(Task statement) All entries below must be retyped exactly, though pictures are to be skipped.

(Excerpted records)

^^^^^^^^^^^^^^^^

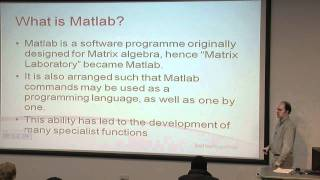 Control Systems Engineering - Lecture 12 - Simulation Software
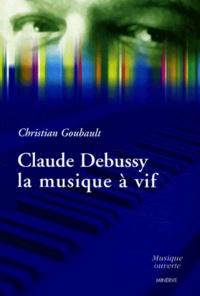 Openwetlab.it Claude Debussy, la musique à vif Image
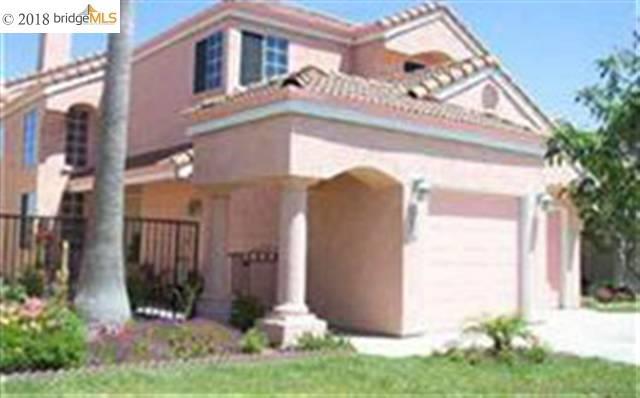 Einfamilienhaus für Mieten beim 2563 CHERRY HILLS Drive 2563 CHERRY HILLS Drive Discovery Bay, Kalifornien 94514 Vereinigte Staaten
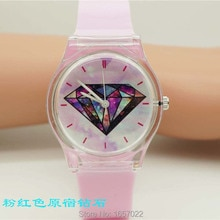 luxury brand women high quality sky face quartz wristwatch promotion student colorful plastic dress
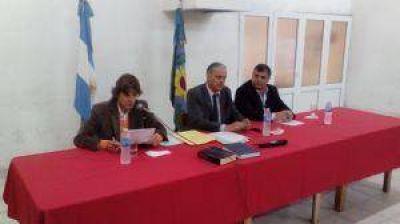 Se postergó la declaración de la Emergencia Social en Junín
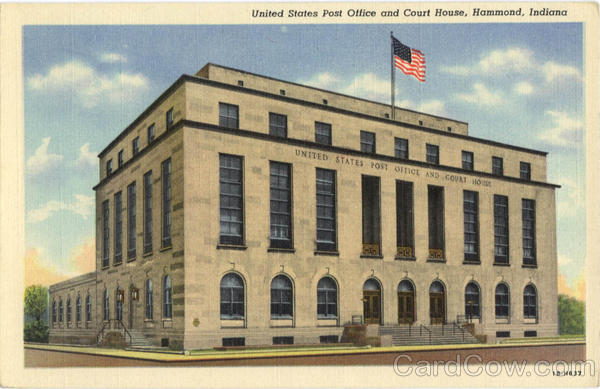 United States Post Office and Court House Hammond Indiana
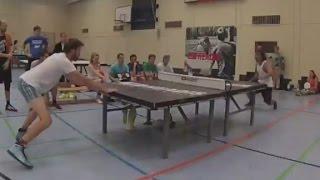 【動画あり】将来の進化した卓球?!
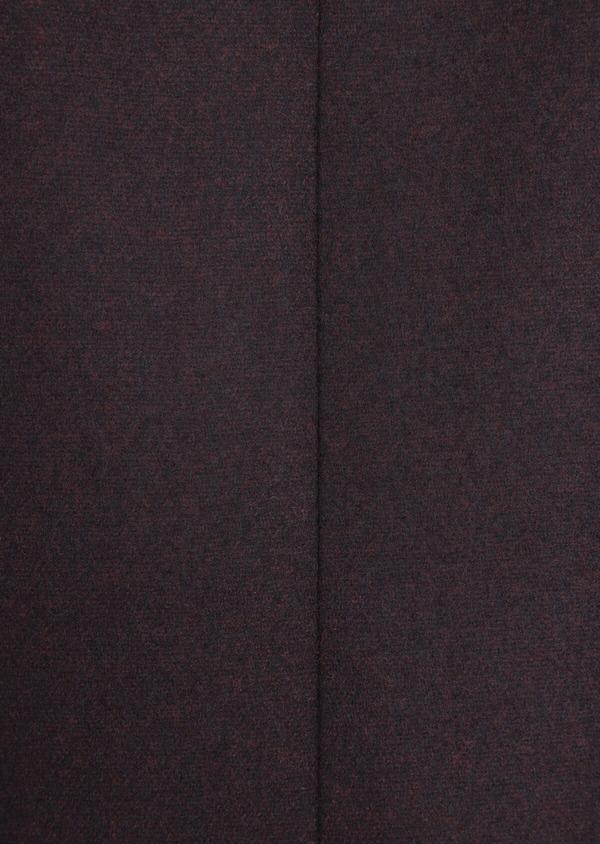 Manteau en laine mélangée unie bordeaux - Father and Sons 36352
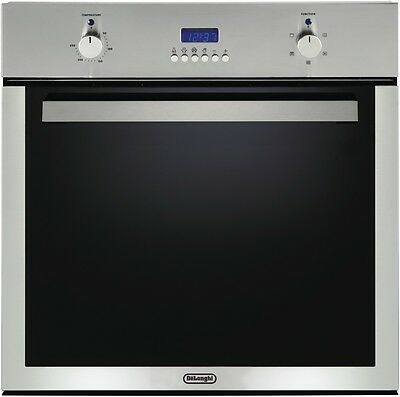 NEW DeLonghi DE605MS 60cm Electric Oven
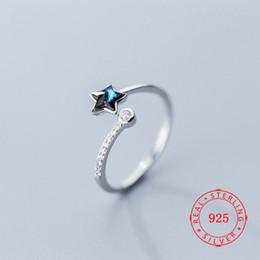 $enCountryForm.capitalKeyWord Australia - Size 5.5 ~ 7.5 fashion s925 sterling silver ring beautiful blue rhinestone charming star adjustable size design finger ring female jewelry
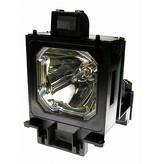 SANYO 610-342-2626 / LMP125 Originele lamp met behuizing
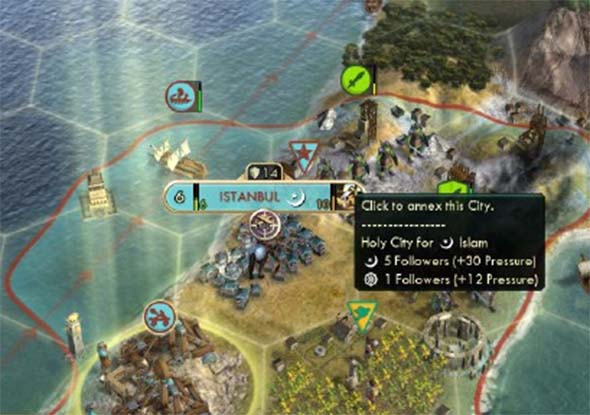 Civilization V - captured Holy City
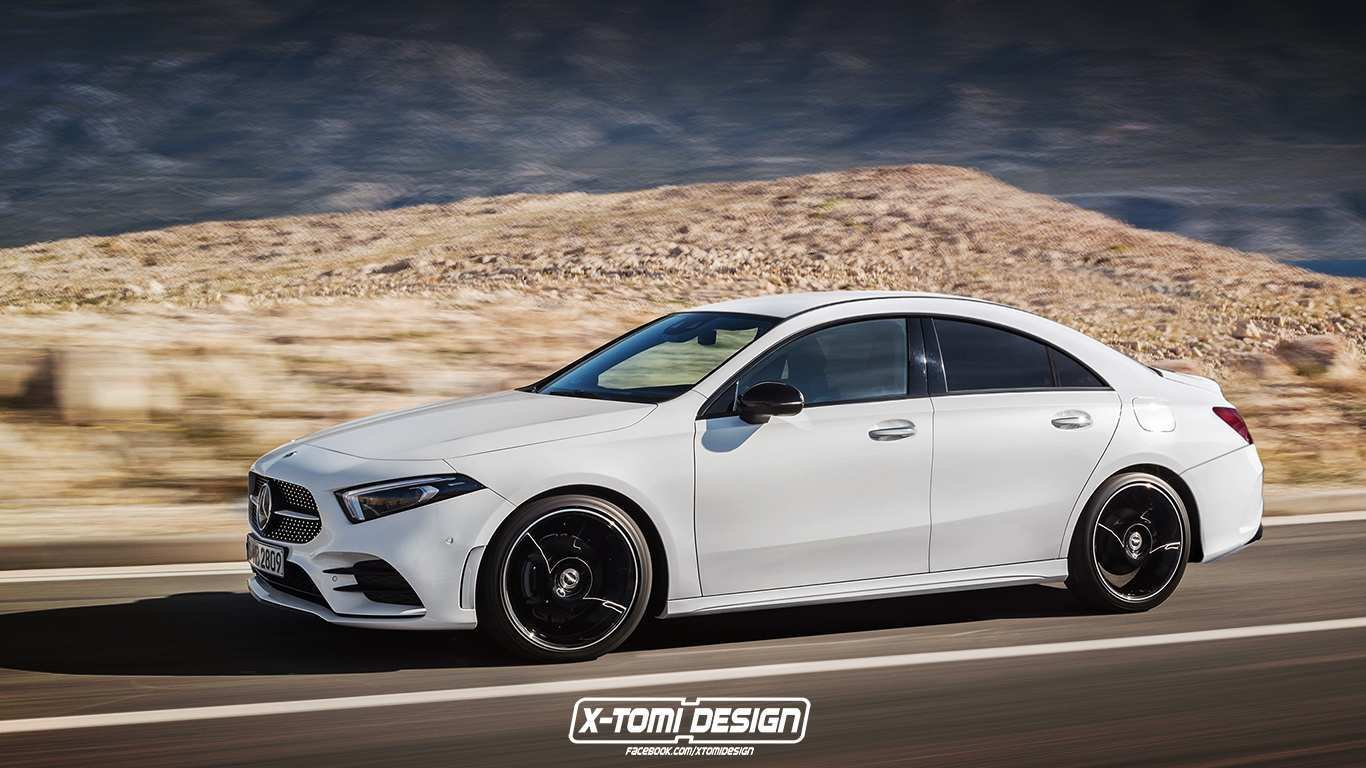 33 The 2020 Mercedes Benz C Class Pictures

^^^^^^^^^^^^^^^^

(Output below)
 Control Systems Engineering - Lecture 12 - Simulation Software
 Openwetlab.it Claude Debussy, la musique à vif Image
 Einfamilienhaus für Mieten beim 2563 CHERRY HILLS Drive 2563 CHERRY HILLS Drive Discovery Bay, Kalifornien 94514 Vereinigte Staaten
 luxury brand women high quality sky face quartz wristwatch promotion student colorful plastic dress
 Se postergó la declaración de la Emergencia Social en Junín
 United States Post Office and Court House Hammond Indiana
 【動画あり】将来の進化した卓球?!
 Manteau en laine mélangée unie bordeaux - Father and Sons 36352
 NEW DeLonghi DE605MS 60cm Electric Oven
 $enCountryForm.capitalKeyWord Australia - Size 5.5 ~ 7.5 fashion s925 sterling silver ring beautiful blue rhinestone charming star adjustable size design finger ring female jewelry
 SANYO 610-342-2626 / LMP125 Originele lamp met behuizing
 Civilization V - captured Holy City
 33 The 2020 Mercedes Benz C Class Pictures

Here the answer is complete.